→ Task
Could you copy out every line of the records below, unchanged and in the same order?

Data entries:
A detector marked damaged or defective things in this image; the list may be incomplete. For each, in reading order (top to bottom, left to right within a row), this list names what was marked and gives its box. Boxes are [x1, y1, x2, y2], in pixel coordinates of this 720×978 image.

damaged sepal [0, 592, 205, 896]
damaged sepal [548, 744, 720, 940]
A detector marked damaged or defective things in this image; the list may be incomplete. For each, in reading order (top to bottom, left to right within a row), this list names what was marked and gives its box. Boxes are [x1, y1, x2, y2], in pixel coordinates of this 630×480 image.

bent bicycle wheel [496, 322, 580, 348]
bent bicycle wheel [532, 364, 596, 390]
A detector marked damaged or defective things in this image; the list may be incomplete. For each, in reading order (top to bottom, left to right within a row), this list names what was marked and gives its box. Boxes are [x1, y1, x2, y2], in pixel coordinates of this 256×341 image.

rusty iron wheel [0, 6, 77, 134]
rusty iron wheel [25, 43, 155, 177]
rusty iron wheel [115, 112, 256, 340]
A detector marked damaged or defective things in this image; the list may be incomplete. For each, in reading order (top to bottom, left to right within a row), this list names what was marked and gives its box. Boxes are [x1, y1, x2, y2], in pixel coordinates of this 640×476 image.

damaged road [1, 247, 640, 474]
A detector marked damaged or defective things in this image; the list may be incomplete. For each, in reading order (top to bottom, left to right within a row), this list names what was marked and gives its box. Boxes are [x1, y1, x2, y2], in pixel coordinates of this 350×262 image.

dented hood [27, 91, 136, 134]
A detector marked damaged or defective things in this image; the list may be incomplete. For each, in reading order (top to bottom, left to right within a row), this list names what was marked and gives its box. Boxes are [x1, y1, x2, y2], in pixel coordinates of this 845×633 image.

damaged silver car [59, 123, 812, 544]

→ Answer to this problem
A detector marked damaged or defective things in this image; the list may be incomplete. For each, in reading order (top to bottom, left to right within a row), this list names what was marked and gives its box. Boxes are [x1, y1, x2, y2], in pixel coordinates of this 720×978 image.

damaged sepal [0, 592, 205, 896]
damaged sepal [548, 744, 720, 940]
A detector marked damaged or defective things in this image; the list may be incomplete. For each, in reading order (top to bottom, left to right within a row), this list names what was marked and gives its box. Boxes are [x1, y1, x2, y2], in pixel coordinates of this 630×480 image.

bent bicycle wheel [496, 322, 580, 348]
bent bicycle wheel [532, 364, 596, 390]
A detector marked damaged or defective things in this image; the list may be incomplete. For each, in reading order (top to bottom, left to right within a row), this list names what was marked and gives its box. Boxes are [x1, y1, x2, y2], in pixel coordinates of this 256×341 image.

rusty iron wheel [0, 6, 77, 134]
rusty iron wheel [25, 43, 155, 177]
rusty iron wheel [115, 112, 256, 340]
A detector marked damaged or defective things in this image; the list may be incomplete. For each, in reading order (top to bottom, left to right within a row), this list names what was marked and gives its box. Boxes are [x1, y1, x2, y2], in pixel coordinates of this 640×476 image.

damaged road [1, 247, 640, 474]
A detector marked damaged or defective things in this image; the list may be incomplete. For each, in reading order (top to bottom, left to right within a row), this list names what was marked and gives its box. Boxes are [x1, y1, x2, y2], in pixel coordinates of this 350×262 image.

dented hood [27, 91, 136, 134]
A detector marked damaged or defective things in this image; the list may be incomplete. For each, in reading order (top to bottom, left to right within a row), this list names what was marked and gives its box. Boxes are [x1, y1, x2, y2], in pixel coordinates of this 845×633 image.

damaged silver car [59, 123, 812, 544]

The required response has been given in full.